Um empresário que gera emprego só pode merecer o nosso ruidoso aplauso. Um empresário que cria riqueza só pode ter em nós admiradores embevecidos. E um empresário que junta a isto tudo a responsabilidade social, bem, quase não há palavras no dicionário para descrever o júbilo que nos invade por podermos respirar o mesmo ar dessa espécie de Deus na terra do mercado laboral. De resto, a minha esperança é a de que, num futuro não muito distante, as impressoras tridimensionais tenham a capacidade de produzir em série estes seres humanos ímpares.
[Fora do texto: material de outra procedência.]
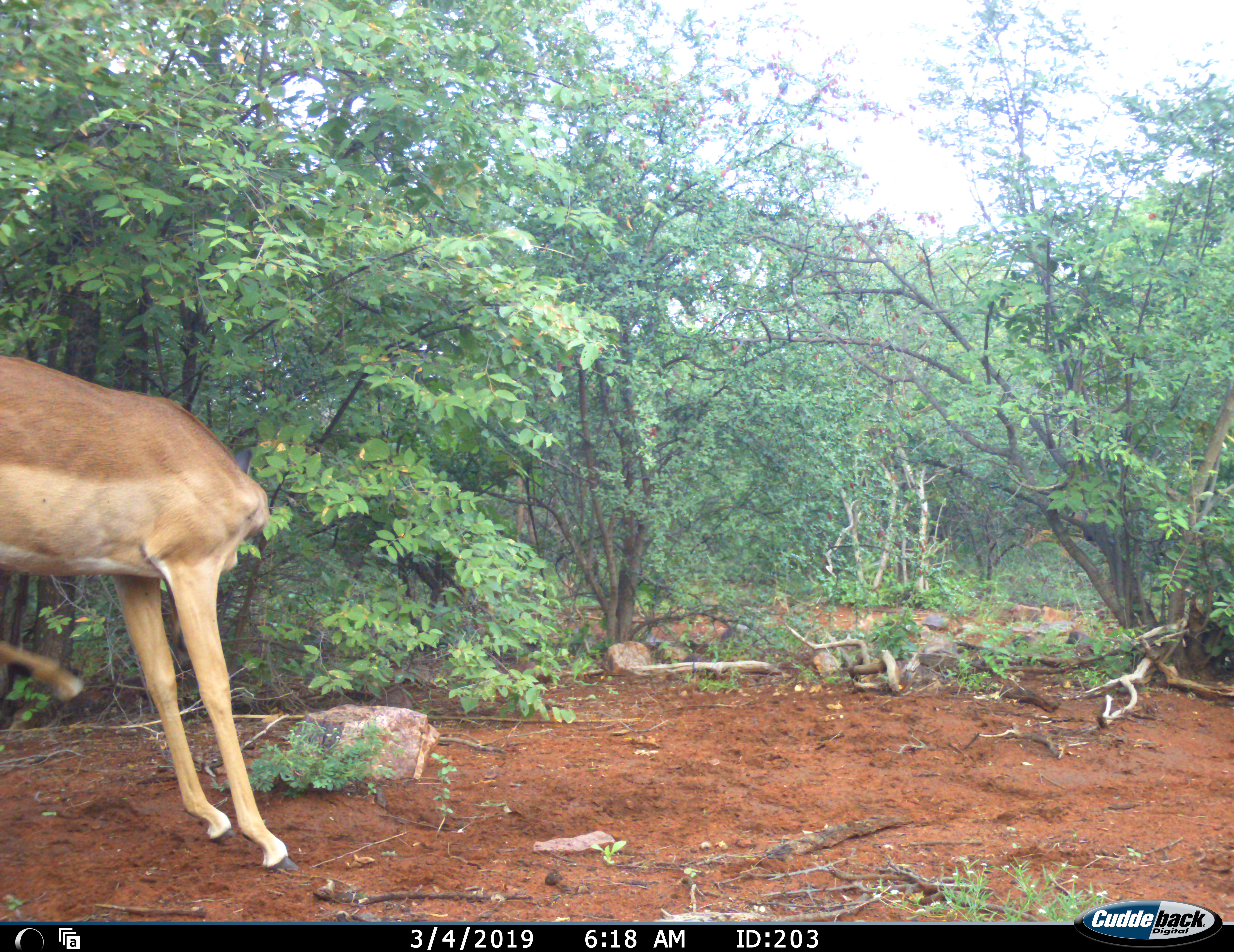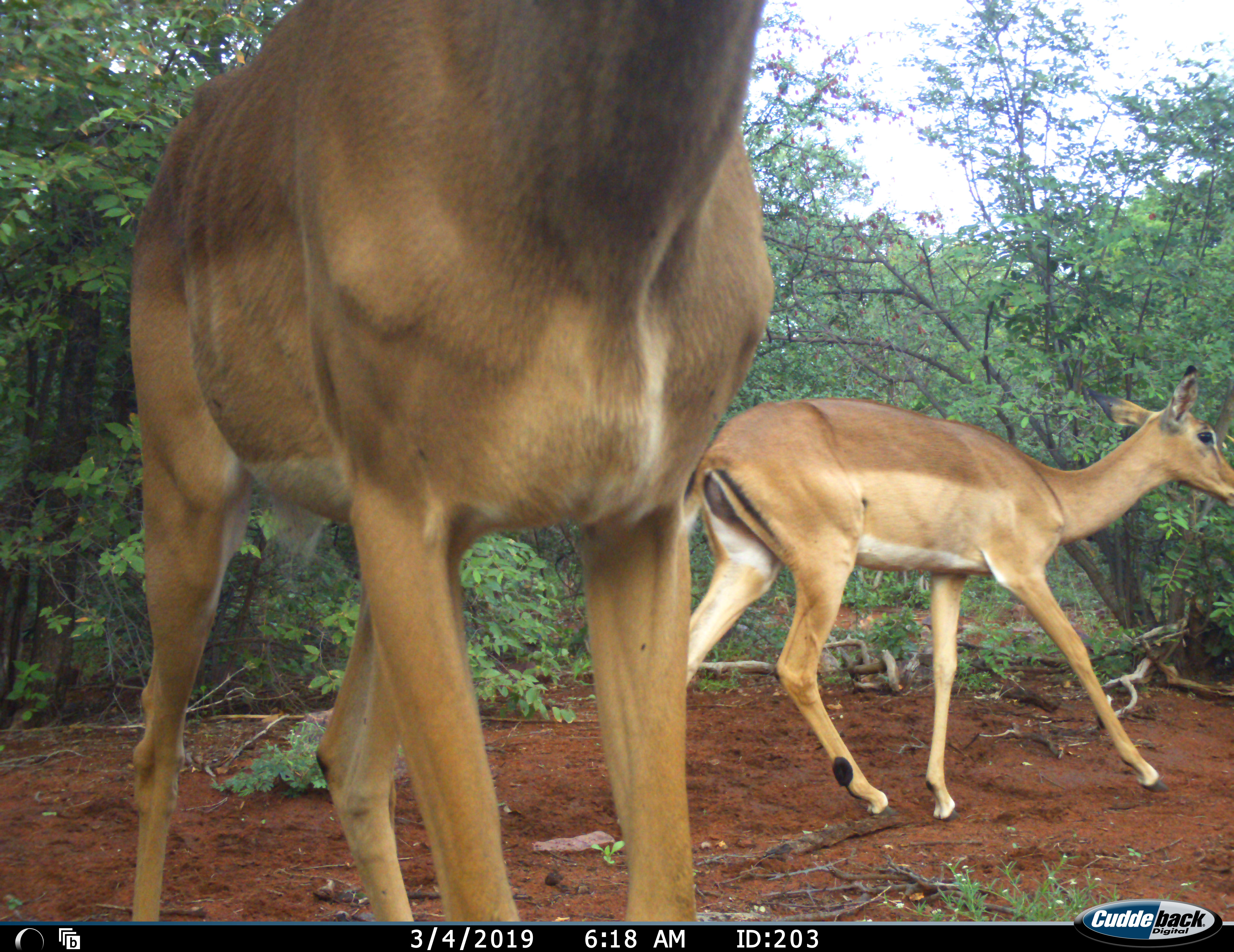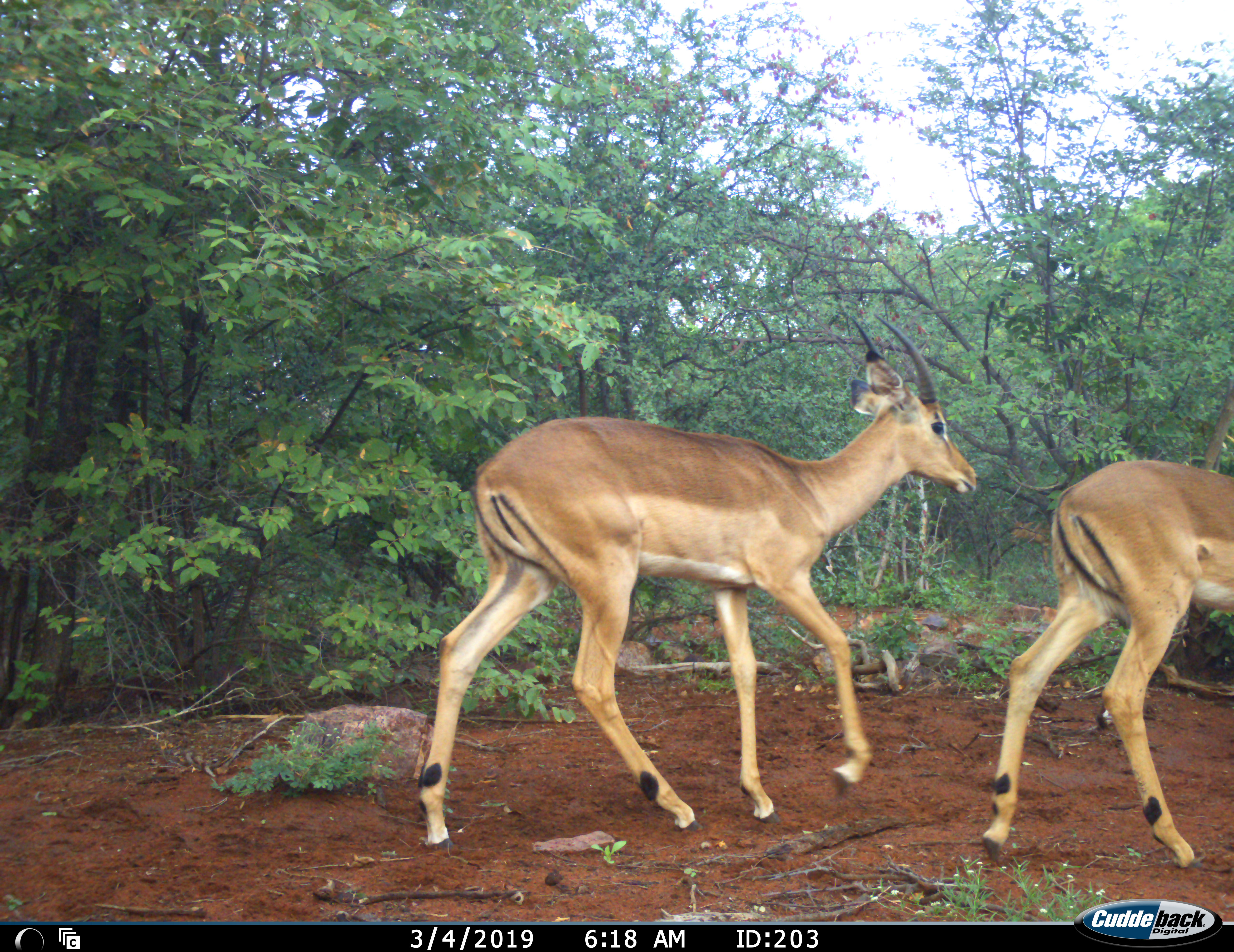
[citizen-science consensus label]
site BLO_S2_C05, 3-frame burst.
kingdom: Animalia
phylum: Chordata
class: Mammalia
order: Artiodactyla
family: Bovidae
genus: Aepyceros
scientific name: Aepyceros melampus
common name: impala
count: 2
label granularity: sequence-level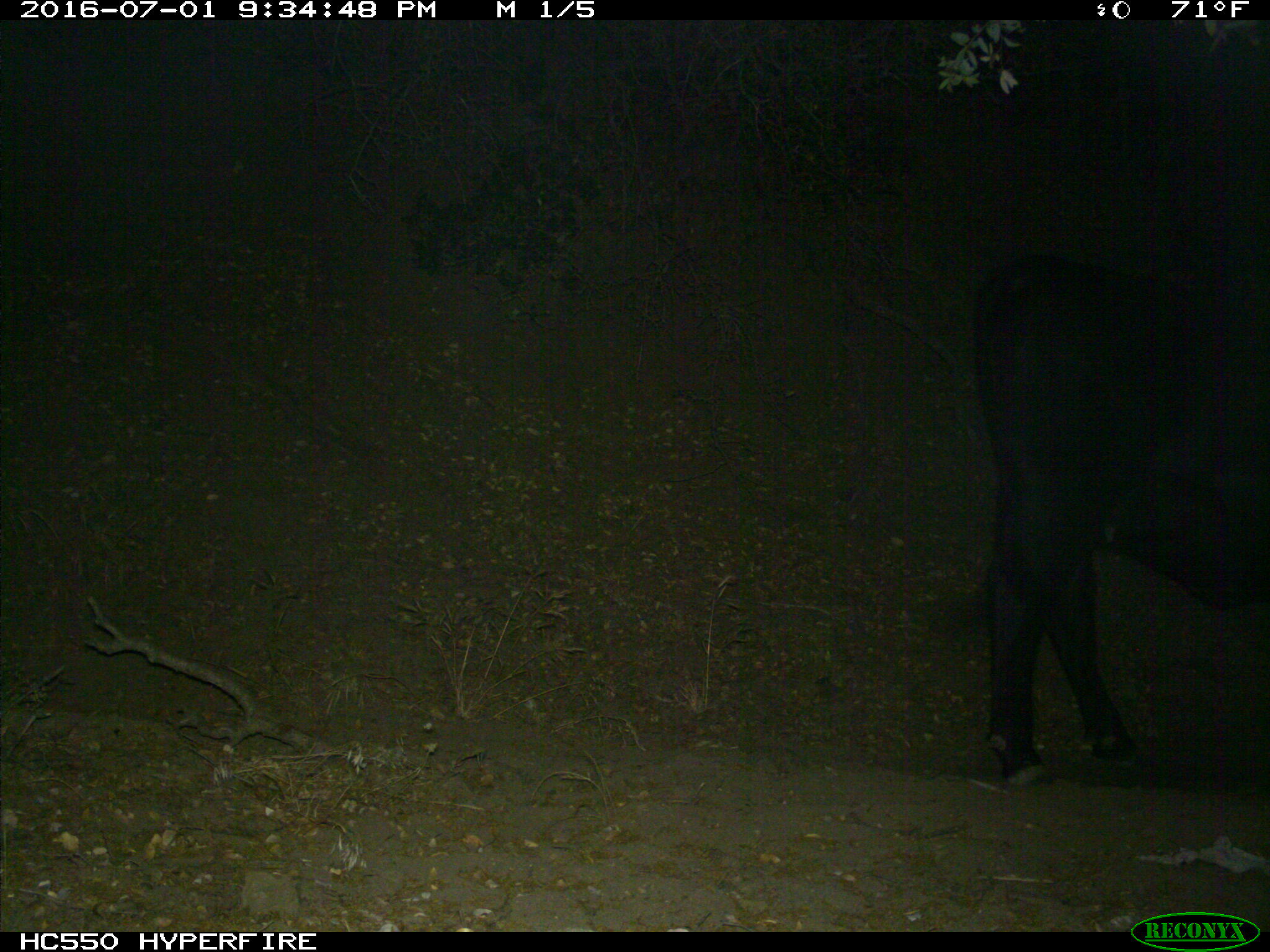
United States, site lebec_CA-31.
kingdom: Animalia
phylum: Chordata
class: Mammalia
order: Artiodactyla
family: Bovidae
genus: Bos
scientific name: Bos taurus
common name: domestic cow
Bos taurus (domestic cow).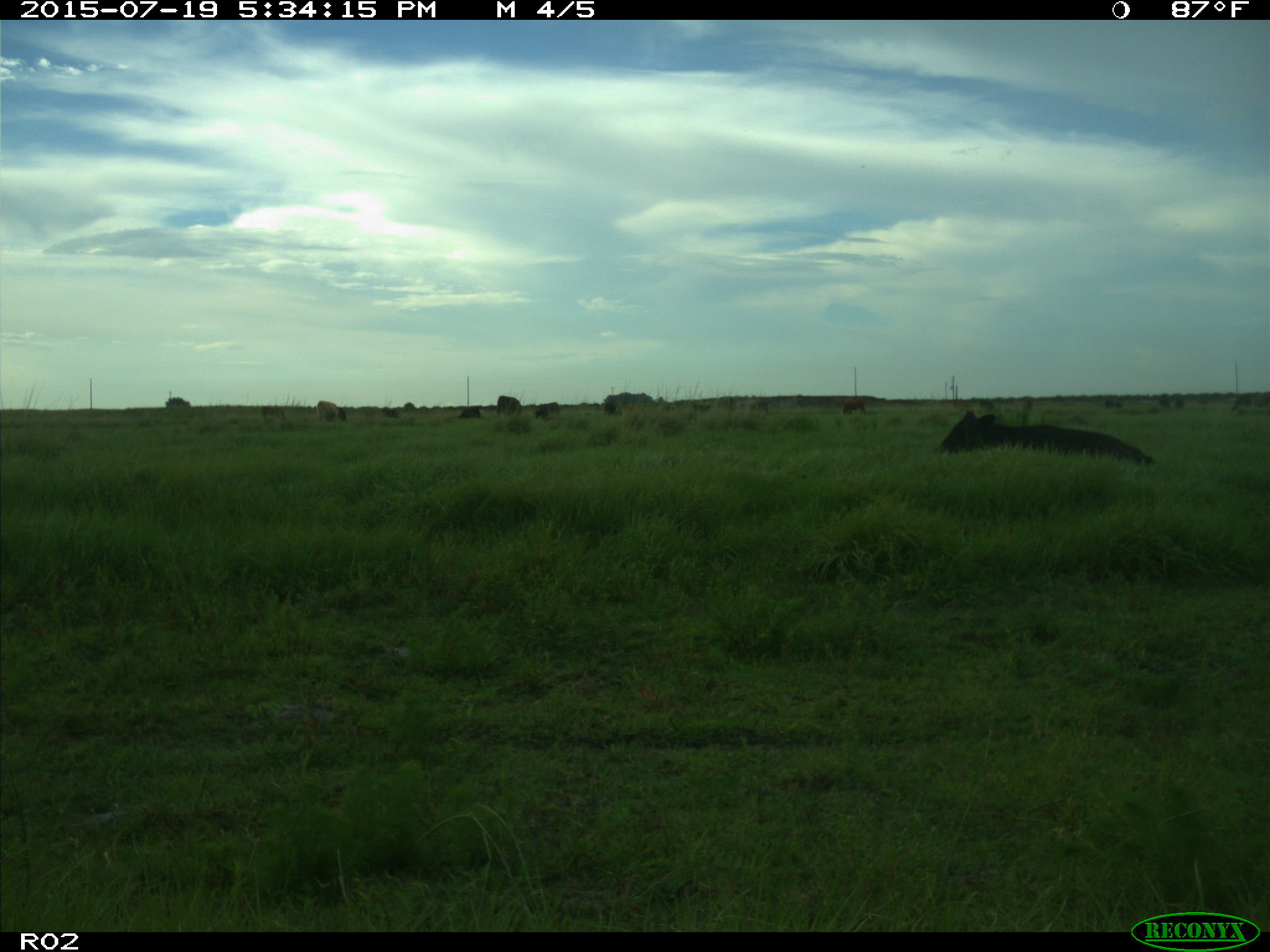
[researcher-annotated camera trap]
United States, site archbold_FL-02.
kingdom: Animalia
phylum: Chordata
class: Mammalia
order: Artiodactyla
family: Bovidae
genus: Bos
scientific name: Bos taurus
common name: domestic cow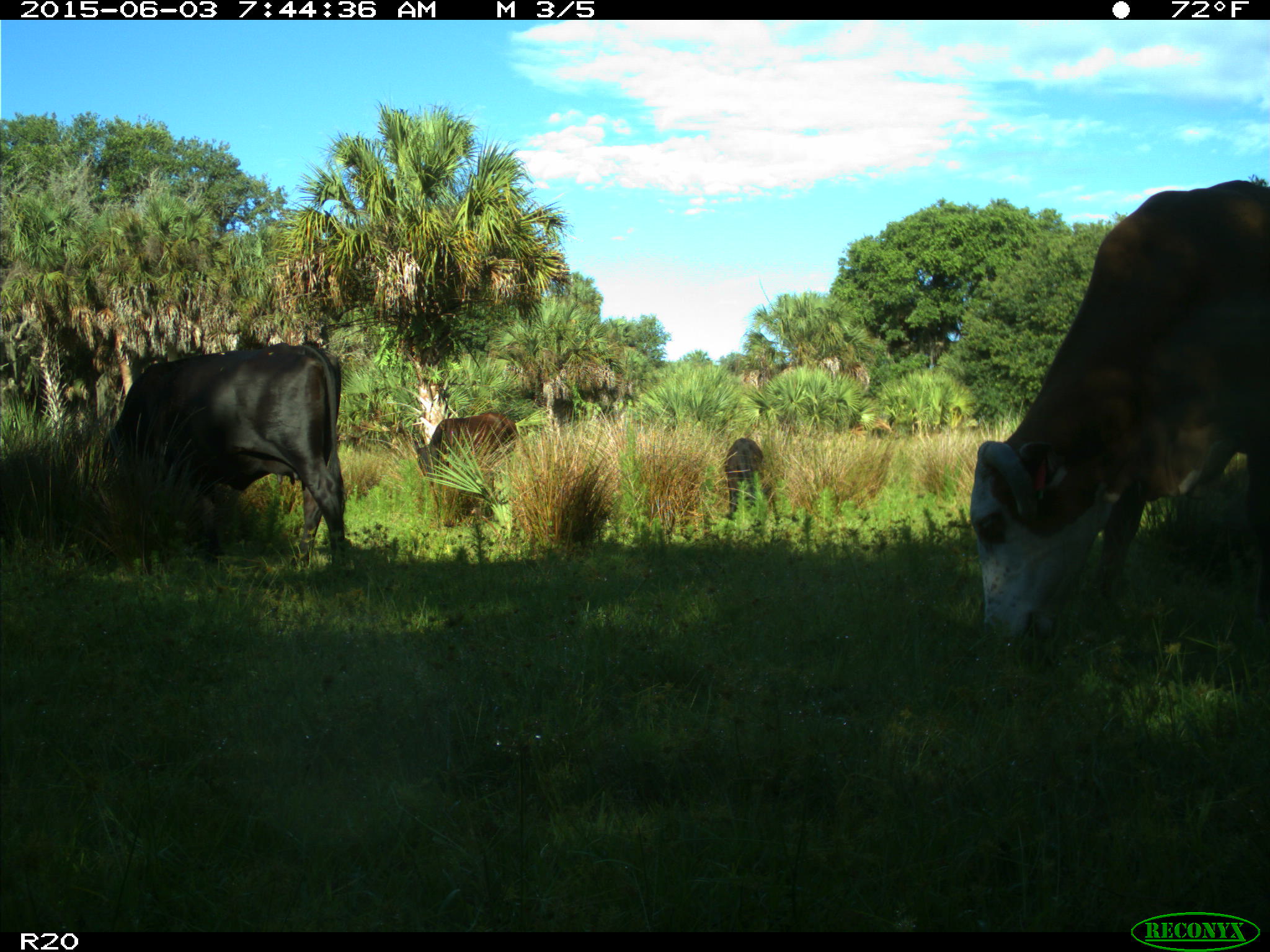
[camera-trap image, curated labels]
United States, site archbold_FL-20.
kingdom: Animalia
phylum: Chordata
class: Mammalia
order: Artiodactyla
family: Bovidae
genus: Bos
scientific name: Bos taurus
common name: domestic cow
Bos taurus (domestic cow).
Alexandre Soares dos Santos, o patrono do Pingo Doce, podia ser a estátua viva ao espírito desta maravilhosa trilogia (isto, naturalmente, se descontarmos o pequeno, quase insignificante, detalhe de ter mudado a sede fiscal das empresas para a Holanda porque Portugal não dá o devido valor à iniciativa privada). O homem cria emprego, gera riqueza (esqueçam a parte fiscal) e até recebe comendas do presidente da República Marcelo Rebelo de Sousa por ser um "servidor da comunidade".
Aquele que é um dos empresários mais abonados do país, com uma fortuna pessoal avaliada em 2,4 mil milhões de euros, voltou a saltar para a ribalta mediática, ainda que indiretamente, porque o grupo Pingo Doce, de que é o rosto mais mediático (a gestão da Jerónimo Martins está agora nas mãos do filho, Pedro Soares dos Santos), abriu vagas para os filhos dos trabalhadores poderem estagiar por 500 euros por mês, na região do Algarve, durante julho e agosto. Não vou discutir a legalidade destes estágios, de que se encarregará a Autoridade das Condições do Trabalho. O que verdadeiramente me importa é o facto de, segundo a empresa, mesmo por estes valores, o número de interessados ter sido em dobro do número de vagas (170 candidatos para 85 lugares).
O Pingo Doce justifica a iniciativa com o desejo manifestado pelos trabalhadores de providenciar aos filhos um contacto com a realidade do mundo laboral. O que, muito honestamente, imagino poder ser enriquecedor para eles e tenho a certeza de que será tremendamente lucrativo para a empresa, que assegura tarefas básicas em períodos que são sempre críticos, abdicando da necessidade de garantir um vínculo aos jovens em formação.
Este é o Portugal real, por muito que haja quem se coce desalmadamente de todas as vezes que se confronta com ele. Um país em que, em apenas quatro anos, os contratos de trabalho iniciados com valor do salário mínimo nacional subiram de 23,1% para 40,7%. Um país onde a proporção do número de trabalhadores por conta de outrem que aufere o salário legal mais baixo aumenta ano após ano. Um país em que, fazendo jus ao engenhoso slogan do Pingo Doce, sabe bem pagar tão pouco.